Bahsedilenler çok distopik gelebilir lakin şu geçmiş örneğe bir bakalım.
1990’lı yıllarda Türkiye’de büyükbaş, küçükbaş besi çiftlikleri ve tavuk çiftlikleri büyük bir süratle çoğaldı. Kısa vakitte lisanslı ithal sığır, koyun, keçi ve tavuk çeşitleri çiftliklerde yerlerini aldılar (Türkiye’de Besin A.Ş. ismi ile yayınlanmış belgeseli internetten bulup izlemenizi tavsiye ederim). O yıllarda herşeye karşın kırsalda doğal yollarla beslenen tavuğa, kara sığır, boz ırk üzere merada beslenen mahallî çeşitlerin etine kentlerde ulaşmak mümkün idi.
Yıl 2024. Geçen 35 yılda doğal yollarla beslenmiş, yüzyıllardır melezlenerek Anadolu’nun iklim kurallarına ahenk sağlamış köy tavuğunun ya da kara sığırın etinin tadını hatırlayan kaldı mı? Son 10 yıldır kentlerde bu besinlere ulaşabiliyor musunuz? Yoksa sizin de tavuk diye aldığınız “şey” birkaç dakikada pişiyor, ağızda dağılıveriyor mu?
Kurulan besi çiftlikleri, et muhtaçlığını bir mühlet karşılayabildi fakat yem, ilaç, civciv yahut damızlık konusunda büyük tekellere bağımlı oldukları için birçoğu geçen 35 yılda kapandı gitti. Kalanlar, ithal çeşitlere, fabrika yemine, ilaç monopollerine bağımlı kalarak ayakta durmayı sermayeden yiyerek başardılar fakat kredi borçları nedeniyle ezilirken; et, süt ve yumurta fiyatları da, kısılan arz nedeniyle doğal olarak yükseldi. Tam “artık para kazanacağız” diye ümitlenen endüstriyel tarım gazisi üreticiler, hükümetin imtiyazlı birtakım şirketlerin et ithalatına müsaade vermesiyle ve süt alım fiyatlarını baskılaması nedeniyle battı yahut 2024’te, bugün batmanın eşiğinde.
Çözüm diye sunulan, kapalı ortamda ağır besicilik faaliyetleri, kimin elinde hangi siyasetlerle bu hale düştü? Yoksa model baştan yanlış mıydı?
Bu besinlerin nüfusun genelinde nasıl sıhhat meseleleri oluşturduğunu yahut bunun ülkeye olan maliyetini hesaplayabilen var mı?
Önümüzdeki yıllarda, bugün şikayet ettiğimiz konvansiyonel tarım eserleri bile, yavaş yavaş “lüks” haline gelirken, yapay besin, denetimli yapay ortamda ağır yetiştiricilik, parlatılan yıldız olacak (parasıyla para kazanmak isteyenler şimdiden bu teşebbüslerin paylarını satın almaya başladılar, melek yatırımcı oldular bile!). Yapay proteinler, yapay et, açlığa, kıtlığa, global ısınmaya, savaşa, nüfus artışına, denetimsiz göçlere, kaçak ve sığınmacı sorunu yaşayan ülkelere, sonrasında tüm dünyaya deva olarak sunulacak.

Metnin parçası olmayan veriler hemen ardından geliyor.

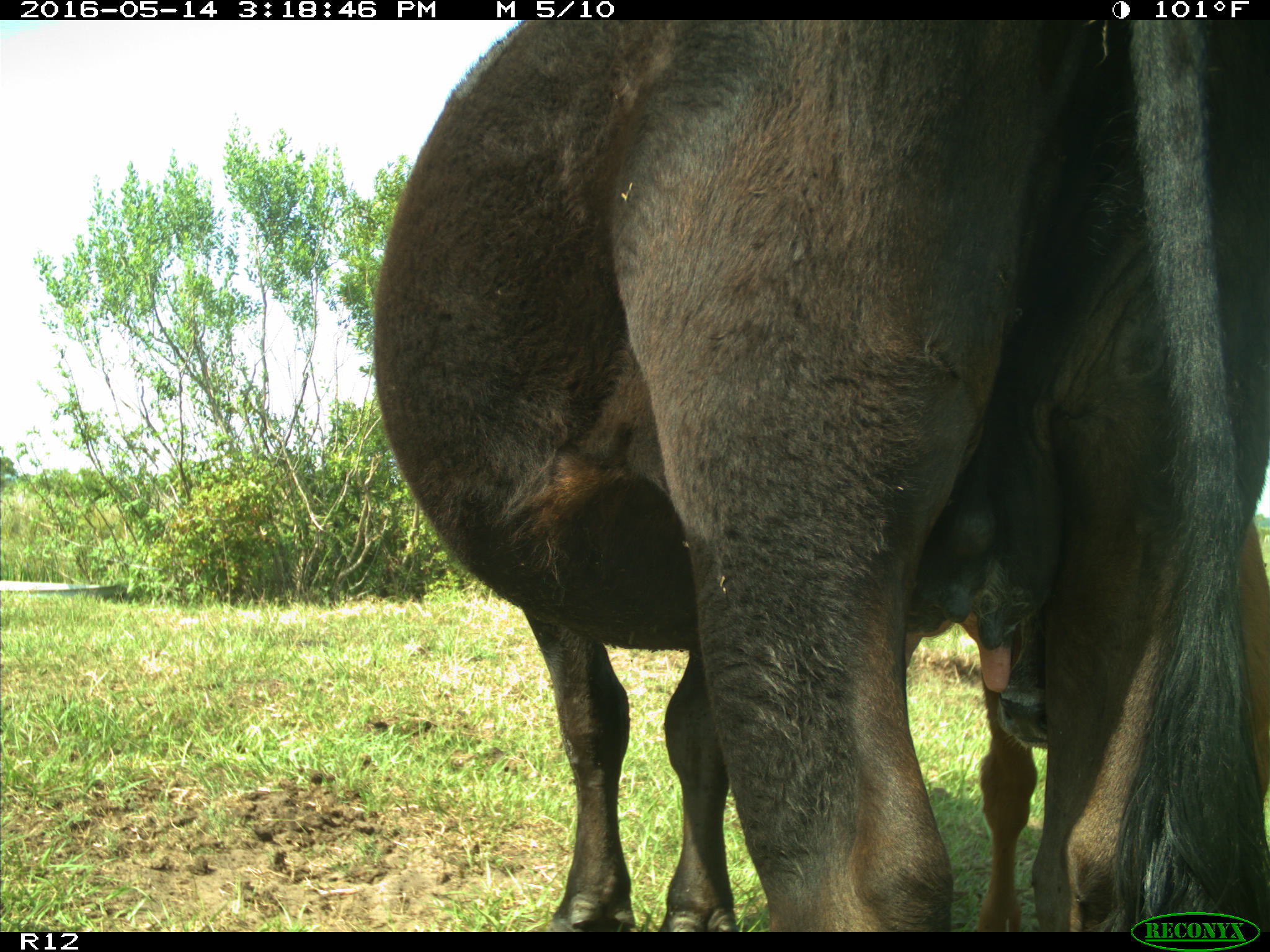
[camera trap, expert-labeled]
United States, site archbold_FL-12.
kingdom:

Borçlandırılmış, yoksullaştırılmış, mülksüzleştirilmiş ve kentlerde sıkışmış kalmış geniş kitleler, tarım ve hayvancılık yapmak, yine üretmek için artık kırsala da dönemeyecekler. Zira kırsalda yer alan tarım yerleri ya servet sahiplerinin eline geçmiş olacak, ya fiyatlarına erişilemeyecek, ya da konvansiyonel tarım ve yırtıcı madencilik uygulamaları nedeniyle tarım yapılamayacak derece zehirlenmiş ve yok edilmiş olacak. Tüm bunlardan uzak topraklar bulunabilse bile, şebekeden, güvenlikten, ulaşımdan, sıhhat ve eğitim üzere hizmetlerden mahrum olacak.

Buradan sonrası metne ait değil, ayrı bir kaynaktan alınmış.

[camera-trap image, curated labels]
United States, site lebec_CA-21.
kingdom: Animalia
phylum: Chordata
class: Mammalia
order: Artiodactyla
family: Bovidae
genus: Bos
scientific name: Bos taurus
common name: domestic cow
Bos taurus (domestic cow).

Münzevi hayatlar yaşamak isteyenler ile günümüzün romantik Robinson’ların bu şebekedan uzak hayatlarının belgesellerini izletecekler bize.
Hele bir de 2030 yılından evvel bitmesi, sonuçlanması beklenmeyen mahallî yahut topyekün savaşlar silsilesi başladığında, tüm bu distopik ve karanlık gelecek, çok daha süratli ve acı verici bir biçimde gerçek olacak.
Aklımızı başımıza toplamazsak, bu kadar geniş ve hoş topraklarda bize, böcek yedirecekler.
Biraz tespit soslu, yorum ve tahlil içeren birinci yazıdan sonra bu yazıda mümkün distopik geleceğe baktık. Artık tahlillere geçebiliriz.